31 août 1933. Assassinat à Marienbad (Tchécoslovaquie) de Theodor Lessing, philosophe juif allemand opposant au nazisme, par des nazis des Sudètes.

Theodor Lessing, né le 8 février 1872 à Hanovre et assassiné le 31 août 1933 à Marienbad, est un philosophe juif allemand. Il est connu pour s’être opposé à l’accession de Hindenburg à la présidence de la République de Weimar et pour son livre devenu classique La Haine de soi : ou le refus d’être juif (Der jüdische Selbsthaß), écrit en 1930, trois ans avant l’accession d’Adolf Hitler au pouvoir, dans lequel il analyse le phénomène de la haine de ses origines, fréquent chez certains intellectuels juifs en voie d’assimilation.

Dans son enfance il voit son père, mari infidèle, battre assez souvent son épouse. Theodor intervient alors pour défendre sa mère. Cette enfance troublée explique probablement son peu d’attrait pour les études scolaires. Par opposition avec son père qui le destine à la profession de médecin, il choisit de se consacrer à la littérature et à la philosophie.

Le judaïsme est présent dans sa famille, mais comme une survivance. On suppose que les troubles de son enfance l’ont conduit à quitter momentanément sa communauté en 1894.

En 1899, il épouse une jeune femme de l’aristocratie prussienne. Mais sa belle-famille refuse de rencontrer leur gendre juif. Theodor Lessing revient alors vers la confession juive.

Malgré ses titres universitaires, son judaïsme et ses idées social-démocrates ne lui permettent pas d’accéder à un poste dans l’université allemande et il doit se contenter en 1907 d’un poste de professeur au collège technique de Hanovre.

Il s’intéresse à la question juive. Par une approche historique, il essaye d’en expliquer le sens et l’origine. Il voit une explication dans l’interprétation que les juifs font de chaque malheur qui leur arrive, comme une expiation d’un péché qu’ils auraient commis :

« Le peuple d’Israël est le premier, le seul peut-être de tous, qui ait cherché en soi-même la coupable origine de ses malheurs dans le monde. Au plus profond de chaque âme juive se cache ce même penchant à concevoir toute infortune comme un châtiment (Theodor Lessing – La haine de soi ou le refus d’être juif) »

Il cherche alors à comprendre d’où vient ce sentiment de culpabilité. De son analyse, il rédige en 1930 son livre le plus connu : La haine de soi ou le refus d’être juif (Der jüdische Selbsthaß), dans lequel il expose la biographie de Juifs qui se sont avérés être hostiles au judaïsme et à la communauté juive, et tente d’en expliquer les raisons. Il est persuadé que la haine juive de soi de certains intellectuels juifs (Paul Rée, Otto Weininger, Arthur Trebitsch, Max Steiner, Walter Calé (de) et Maximilian Harden), qui font de la culture allemande une culture supérieure en les poussant à renier leur propre culture, est un des éléments pouvant inciter à l’antisémitisme.

■ Entrées fournies ■
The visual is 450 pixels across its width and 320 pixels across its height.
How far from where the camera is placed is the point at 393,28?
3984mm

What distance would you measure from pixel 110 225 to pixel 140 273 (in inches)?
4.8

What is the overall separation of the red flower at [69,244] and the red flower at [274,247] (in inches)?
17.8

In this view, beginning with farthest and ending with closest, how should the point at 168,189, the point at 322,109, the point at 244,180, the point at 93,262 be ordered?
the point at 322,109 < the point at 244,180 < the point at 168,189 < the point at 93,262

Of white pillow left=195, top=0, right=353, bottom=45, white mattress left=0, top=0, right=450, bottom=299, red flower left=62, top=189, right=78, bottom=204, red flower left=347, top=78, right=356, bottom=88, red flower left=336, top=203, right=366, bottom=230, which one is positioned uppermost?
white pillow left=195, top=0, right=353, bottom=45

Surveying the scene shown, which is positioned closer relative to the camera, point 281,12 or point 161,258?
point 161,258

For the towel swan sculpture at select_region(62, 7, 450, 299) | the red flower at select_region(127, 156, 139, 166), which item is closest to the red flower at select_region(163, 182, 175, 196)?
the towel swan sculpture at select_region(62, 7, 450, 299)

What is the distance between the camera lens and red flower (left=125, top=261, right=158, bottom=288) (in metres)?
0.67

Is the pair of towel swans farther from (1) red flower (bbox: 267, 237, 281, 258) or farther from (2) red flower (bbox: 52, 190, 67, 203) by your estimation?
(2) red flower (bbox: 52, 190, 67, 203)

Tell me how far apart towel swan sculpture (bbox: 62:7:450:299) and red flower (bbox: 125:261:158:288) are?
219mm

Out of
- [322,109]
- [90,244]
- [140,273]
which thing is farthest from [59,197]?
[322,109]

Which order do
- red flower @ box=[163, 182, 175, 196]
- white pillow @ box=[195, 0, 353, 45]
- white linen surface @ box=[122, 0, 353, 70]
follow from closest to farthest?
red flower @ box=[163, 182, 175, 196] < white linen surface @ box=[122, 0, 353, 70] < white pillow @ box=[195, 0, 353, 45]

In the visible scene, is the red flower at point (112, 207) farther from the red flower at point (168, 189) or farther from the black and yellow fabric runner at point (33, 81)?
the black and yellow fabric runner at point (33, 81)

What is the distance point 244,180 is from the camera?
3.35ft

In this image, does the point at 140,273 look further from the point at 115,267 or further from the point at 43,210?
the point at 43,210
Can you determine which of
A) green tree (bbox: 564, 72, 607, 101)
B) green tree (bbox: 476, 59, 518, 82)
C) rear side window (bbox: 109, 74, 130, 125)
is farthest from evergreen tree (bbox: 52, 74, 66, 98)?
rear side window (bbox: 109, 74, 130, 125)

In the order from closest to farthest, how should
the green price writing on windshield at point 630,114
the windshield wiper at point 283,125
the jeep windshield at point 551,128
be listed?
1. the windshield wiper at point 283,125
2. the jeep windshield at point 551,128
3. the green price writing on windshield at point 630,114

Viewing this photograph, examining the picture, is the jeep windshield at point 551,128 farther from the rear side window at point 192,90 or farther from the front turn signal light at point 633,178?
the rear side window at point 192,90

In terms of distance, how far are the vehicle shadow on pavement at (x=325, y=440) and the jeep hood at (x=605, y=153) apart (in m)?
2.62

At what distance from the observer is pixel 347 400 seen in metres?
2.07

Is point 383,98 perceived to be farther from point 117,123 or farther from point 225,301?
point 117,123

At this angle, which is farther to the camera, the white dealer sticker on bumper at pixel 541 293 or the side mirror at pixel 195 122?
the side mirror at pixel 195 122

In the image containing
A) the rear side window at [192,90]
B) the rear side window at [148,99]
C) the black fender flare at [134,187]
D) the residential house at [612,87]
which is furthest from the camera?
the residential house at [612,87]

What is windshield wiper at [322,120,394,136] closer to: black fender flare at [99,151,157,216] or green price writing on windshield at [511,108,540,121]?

■ Détail de la tâche ■
Poursuivez, s'il vous plaît, le texte sur Theodor Lessing à partir de sa dernière phrase. Ces entrées n'ont aucun lien avec le texte.

■ Problème résolu ■
Son sionisme culmine avec son voyage en Palestine en 1931. Favorable à une renaissance nationale du peuple juif, il préfère un sionisme socialiste qui doit tempérer un nationalisme juif parfois agressif.

Selon Theodore Ziolkowski (Virgile et les Modernes, p. 9), Theodor Lessing, dans Geschichte als Sinngebung des Sinnlosen (L’Histoire comme donneuse de sens à ce qui est dépourvu de signification)

« critique culturelle écrite dans la tradition de Nietzsche, prétend que l’Histoire, n’ayant pas de validité objective, est une construction mythique par-dessus une réalité inconnaissable et destinée à lui donner un semblant de signification. »

L’idée selon laquelle la réalité empirique est inconnaissable a été développée dans la philosophie d’African Spir, sur laquelle portait la thèse de doctorat de Theodor Lessing.
À partir de 1923, il participe activement à la vie publique en publiant des articles et des essais dans les journaux Prager Tagblatt et Dortmunder Generalanzeiger. Il devient rapidement l’un des écrivains politiques les plus en vue de la république de Weimar. En 1925, il attire l’attention sur le fait que le tueur en série Fritz Haarmann avait été un espion de la police de Hanovre, ce qui lui vaut d’être empêché de couvrir le procès. La même année, il écrit un article peu flatteur sur Paul von Hindenburg, le décrivant comme un homme intellectuellement vide et utilisé comme façade par de sinistres forces politiques :

« Selon Platon, les philosophes devraient être les dirigeants du peuple. Avec Hindenburg, ce n’est pas un philosophe qui monte sur le trône. Il n’est qu’un symbole représentatif, un point d’interrogation, un zéro. On pourrait se dire que mieux vaut un zéro qu’un Néron. Malheureusement, l’histoire montre que derrière chaque zéro se cache un futur Néron. ».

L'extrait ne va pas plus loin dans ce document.